Problem A: Pick out every line of the records below that contains the word "farther", matching case exactly.

_ _ _

Tang King Shing  () was the Commissioner of the Hong Kong Police force until 11 January 2011.

Tang has been appointed as Chairman of the Country and Marine Parks Board for the period 1 September 2013 to 31 August 2015.

Biography
Tang joined the Royal Hong Kong Police in 1976 as a Probationary Inspector. Prior to his promotion to a Superintendent in 1986, he served in divisions such as the Police Tactical Unit and the Special Duties Unit.

Tang was promoted in 1992 to Senior Superintendent and posted as District Commander Airport, Chief Superintendent Special Duty for the 1997 Handover of Sovereignty Ceremonies, District Commander of Mongkok District, as well as Deputy Regional Commander of Hong Kong Island Region. Between 1991 and 1993, Tang was seconded to the London Metropolitan Police under the Superintendent Exchange Scheme and performed the role of a Divisional Superintendent.

Tang then became Assistant Commissioner of Police (ACP) in 1999, Senior Assistant Commissioner of Police in March 2002, Deputy Commissioner of Police in December 2003, and as Deputy Commissioner of Police (Operations) took over responsibility for all aspects of the operational policing of the Force. On 16 January 2007, he succeeded Lee Ming-Kwai as the Commissioner of Police.

_ _ _

Problem B: According to the biography of Tang King Shing above, whom did Tang succeed as Commissioner of Police on 16 January 2007?

_ _ _

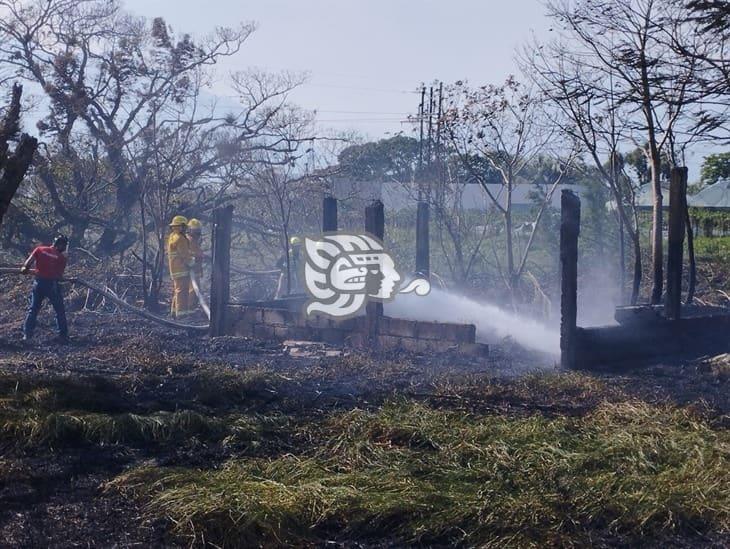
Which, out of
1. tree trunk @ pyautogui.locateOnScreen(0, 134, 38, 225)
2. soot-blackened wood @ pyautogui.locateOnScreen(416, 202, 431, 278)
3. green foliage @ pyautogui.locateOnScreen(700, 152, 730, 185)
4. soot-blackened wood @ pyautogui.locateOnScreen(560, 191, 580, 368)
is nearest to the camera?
tree trunk @ pyautogui.locateOnScreen(0, 134, 38, 225)

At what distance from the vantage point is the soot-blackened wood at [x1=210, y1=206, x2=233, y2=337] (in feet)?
43.3

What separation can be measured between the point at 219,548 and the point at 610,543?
2129 mm

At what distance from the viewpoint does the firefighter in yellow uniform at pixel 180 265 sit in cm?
1511

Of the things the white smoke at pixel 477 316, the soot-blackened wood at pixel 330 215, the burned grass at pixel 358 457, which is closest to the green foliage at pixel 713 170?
the white smoke at pixel 477 316

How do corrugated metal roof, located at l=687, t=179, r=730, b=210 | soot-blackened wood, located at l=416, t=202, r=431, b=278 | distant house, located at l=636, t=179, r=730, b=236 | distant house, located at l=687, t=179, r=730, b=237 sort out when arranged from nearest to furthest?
soot-blackened wood, located at l=416, t=202, r=431, b=278
distant house, located at l=636, t=179, r=730, b=236
distant house, located at l=687, t=179, r=730, b=237
corrugated metal roof, located at l=687, t=179, r=730, b=210

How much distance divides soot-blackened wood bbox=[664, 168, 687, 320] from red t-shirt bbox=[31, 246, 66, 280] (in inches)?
341

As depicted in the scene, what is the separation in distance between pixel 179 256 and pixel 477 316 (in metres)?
5.26

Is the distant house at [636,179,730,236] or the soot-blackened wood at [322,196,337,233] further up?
the distant house at [636,179,730,236]

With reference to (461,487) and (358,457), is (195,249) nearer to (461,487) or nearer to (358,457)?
(358,457)

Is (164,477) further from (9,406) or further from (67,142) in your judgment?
(67,142)

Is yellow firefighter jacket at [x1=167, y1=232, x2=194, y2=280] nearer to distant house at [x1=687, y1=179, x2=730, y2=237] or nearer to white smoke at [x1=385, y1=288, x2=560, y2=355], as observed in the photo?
white smoke at [x1=385, y1=288, x2=560, y2=355]

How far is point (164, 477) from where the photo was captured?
18.3 ft

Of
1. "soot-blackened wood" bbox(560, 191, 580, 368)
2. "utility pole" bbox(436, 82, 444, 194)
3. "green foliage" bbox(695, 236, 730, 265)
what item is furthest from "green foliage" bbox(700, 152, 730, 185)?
"soot-blackened wood" bbox(560, 191, 580, 368)

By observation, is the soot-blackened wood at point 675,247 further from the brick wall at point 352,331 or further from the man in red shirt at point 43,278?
the man in red shirt at point 43,278
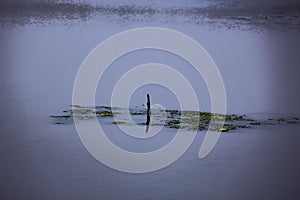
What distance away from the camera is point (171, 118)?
3.53m

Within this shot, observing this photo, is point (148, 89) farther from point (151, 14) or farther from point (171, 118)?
point (151, 14)

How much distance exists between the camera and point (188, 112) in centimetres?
362

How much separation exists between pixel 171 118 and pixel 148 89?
43 cm

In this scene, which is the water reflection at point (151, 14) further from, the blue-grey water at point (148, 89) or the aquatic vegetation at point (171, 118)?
the aquatic vegetation at point (171, 118)

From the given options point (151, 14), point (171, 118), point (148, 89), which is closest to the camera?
point (171, 118)

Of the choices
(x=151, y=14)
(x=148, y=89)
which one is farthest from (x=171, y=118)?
(x=151, y=14)

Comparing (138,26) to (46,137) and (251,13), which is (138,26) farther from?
(46,137)

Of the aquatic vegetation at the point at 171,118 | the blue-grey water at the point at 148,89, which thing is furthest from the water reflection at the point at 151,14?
the aquatic vegetation at the point at 171,118

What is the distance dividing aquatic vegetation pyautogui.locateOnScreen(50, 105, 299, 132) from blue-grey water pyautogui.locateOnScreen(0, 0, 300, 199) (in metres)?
0.09

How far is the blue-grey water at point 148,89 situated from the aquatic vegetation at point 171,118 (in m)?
0.09

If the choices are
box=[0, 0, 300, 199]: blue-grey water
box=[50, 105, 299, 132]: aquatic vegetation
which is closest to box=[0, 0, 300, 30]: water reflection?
box=[0, 0, 300, 199]: blue-grey water

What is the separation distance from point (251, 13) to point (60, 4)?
7.03ft

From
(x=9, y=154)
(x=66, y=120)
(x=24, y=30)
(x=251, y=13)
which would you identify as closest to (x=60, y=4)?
(x=24, y=30)

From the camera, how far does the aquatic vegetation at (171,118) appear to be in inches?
135
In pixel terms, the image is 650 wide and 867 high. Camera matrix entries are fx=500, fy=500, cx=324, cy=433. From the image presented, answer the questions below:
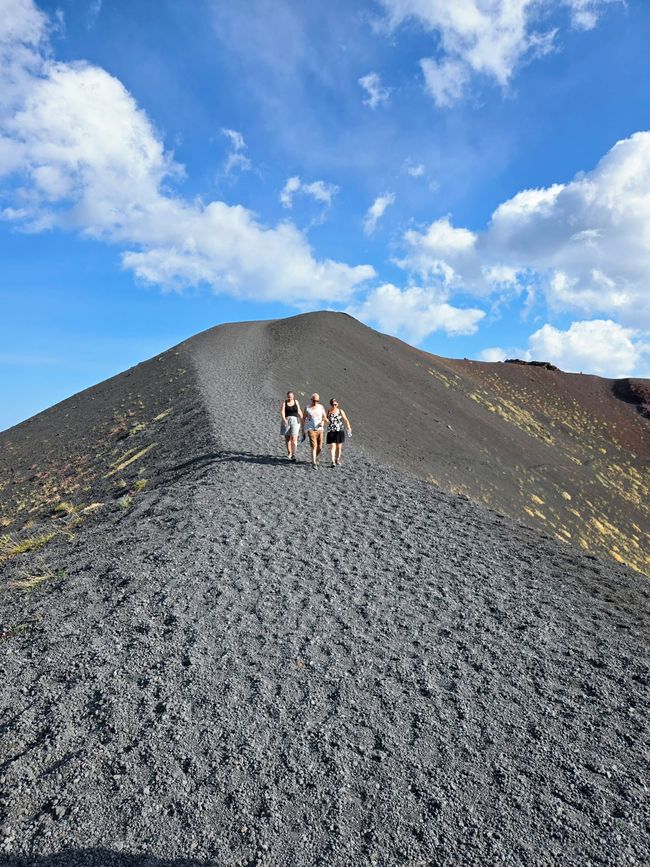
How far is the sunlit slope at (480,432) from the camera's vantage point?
81.6 feet

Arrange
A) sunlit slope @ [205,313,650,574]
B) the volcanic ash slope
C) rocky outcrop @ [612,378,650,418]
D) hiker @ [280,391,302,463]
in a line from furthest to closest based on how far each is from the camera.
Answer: rocky outcrop @ [612,378,650,418] → sunlit slope @ [205,313,650,574] → hiker @ [280,391,302,463] → the volcanic ash slope

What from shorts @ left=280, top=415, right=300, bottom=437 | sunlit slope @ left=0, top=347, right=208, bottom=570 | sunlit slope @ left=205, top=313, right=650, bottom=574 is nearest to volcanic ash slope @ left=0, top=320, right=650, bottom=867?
sunlit slope @ left=0, top=347, right=208, bottom=570

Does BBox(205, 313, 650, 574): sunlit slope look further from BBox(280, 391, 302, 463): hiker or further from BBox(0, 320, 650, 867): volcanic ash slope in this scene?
BBox(0, 320, 650, 867): volcanic ash slope

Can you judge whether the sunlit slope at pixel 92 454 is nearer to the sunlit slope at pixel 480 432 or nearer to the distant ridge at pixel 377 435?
the distant ridge at pixel 377 435

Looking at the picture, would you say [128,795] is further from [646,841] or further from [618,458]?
[618,458]

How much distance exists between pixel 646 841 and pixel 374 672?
2.78 m

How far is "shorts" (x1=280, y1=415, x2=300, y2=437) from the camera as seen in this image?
1416 cm

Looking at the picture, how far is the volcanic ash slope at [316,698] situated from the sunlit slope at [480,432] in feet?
33.7

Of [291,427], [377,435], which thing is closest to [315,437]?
[291,427]

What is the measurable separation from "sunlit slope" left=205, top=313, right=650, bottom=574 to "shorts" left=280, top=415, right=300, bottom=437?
407 centimetres

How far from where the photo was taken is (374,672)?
589 cm

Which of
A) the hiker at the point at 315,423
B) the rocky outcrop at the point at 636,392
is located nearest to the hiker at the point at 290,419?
the hiker at the point at 315,423

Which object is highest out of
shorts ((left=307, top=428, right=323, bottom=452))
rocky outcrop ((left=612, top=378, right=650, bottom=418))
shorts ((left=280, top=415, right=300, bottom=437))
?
shorts ((left=280, top=415, right=300, bottom=437))

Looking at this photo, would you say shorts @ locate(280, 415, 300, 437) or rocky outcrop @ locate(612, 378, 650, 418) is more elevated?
shorts @ locate(280, 415, 300, 437)
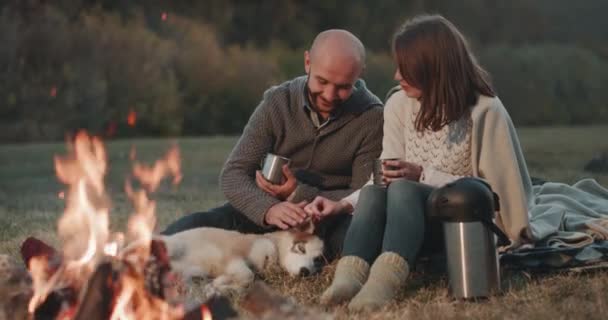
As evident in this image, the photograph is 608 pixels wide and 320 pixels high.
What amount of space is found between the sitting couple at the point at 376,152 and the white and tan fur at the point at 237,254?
133 millimetres

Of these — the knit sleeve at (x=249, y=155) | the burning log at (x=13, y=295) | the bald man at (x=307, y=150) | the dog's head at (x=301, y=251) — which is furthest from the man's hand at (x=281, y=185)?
the burning log at (x=13, y=295)

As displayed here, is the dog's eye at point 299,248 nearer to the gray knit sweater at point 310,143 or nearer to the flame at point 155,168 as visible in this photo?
the gray knit sweater at point 310,143

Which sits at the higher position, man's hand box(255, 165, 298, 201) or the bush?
man's hand box(255, 165, 298, 201)

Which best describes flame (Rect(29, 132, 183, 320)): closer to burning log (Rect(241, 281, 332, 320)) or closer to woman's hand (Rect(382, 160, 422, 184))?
burning log (Rect(241, 281, 332, 320))

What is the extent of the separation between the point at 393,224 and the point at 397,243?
0.33ft

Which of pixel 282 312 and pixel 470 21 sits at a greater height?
pixel 282 312

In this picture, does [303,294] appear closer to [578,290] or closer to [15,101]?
[578,290]

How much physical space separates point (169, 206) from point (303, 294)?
14.1 feet

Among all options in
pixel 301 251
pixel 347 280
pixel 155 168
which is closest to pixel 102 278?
pixel 347 280

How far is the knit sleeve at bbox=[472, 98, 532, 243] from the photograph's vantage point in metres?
4.69

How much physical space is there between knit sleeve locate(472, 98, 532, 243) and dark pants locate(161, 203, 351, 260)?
1.01 meters

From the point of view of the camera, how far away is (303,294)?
4.86 metres

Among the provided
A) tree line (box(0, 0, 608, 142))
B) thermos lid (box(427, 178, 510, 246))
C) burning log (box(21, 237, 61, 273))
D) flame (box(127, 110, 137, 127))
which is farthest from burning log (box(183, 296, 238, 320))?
flame (box(127, 110, 137, 127))

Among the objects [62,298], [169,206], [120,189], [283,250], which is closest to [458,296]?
[283,250]
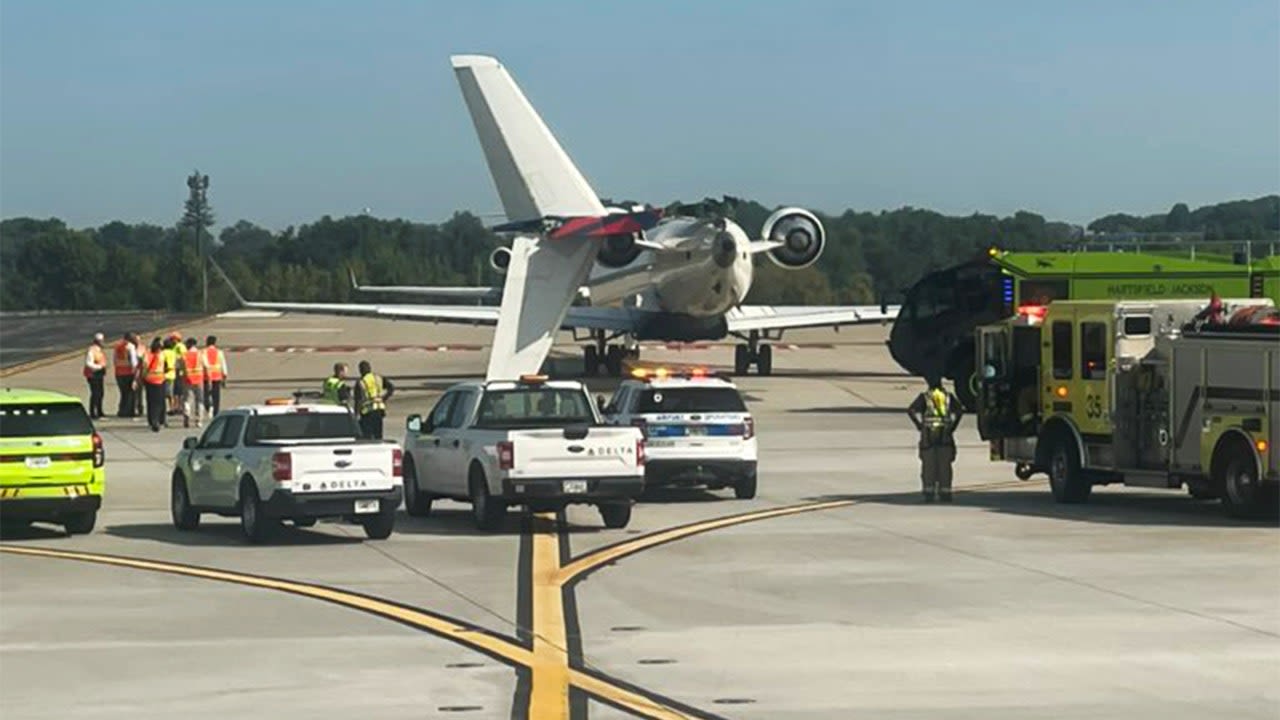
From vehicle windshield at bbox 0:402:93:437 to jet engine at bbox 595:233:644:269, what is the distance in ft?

_ _ _

Worked answer A:
Within this shot, observing this photo, is point (148, 89) farther from point (151, 14) or farther from point (171, 118)?
Comparing (138,26) to (46,137) and (251,13), which is (138,26) farther from?

Worked answer B: Lee Ming-Kwai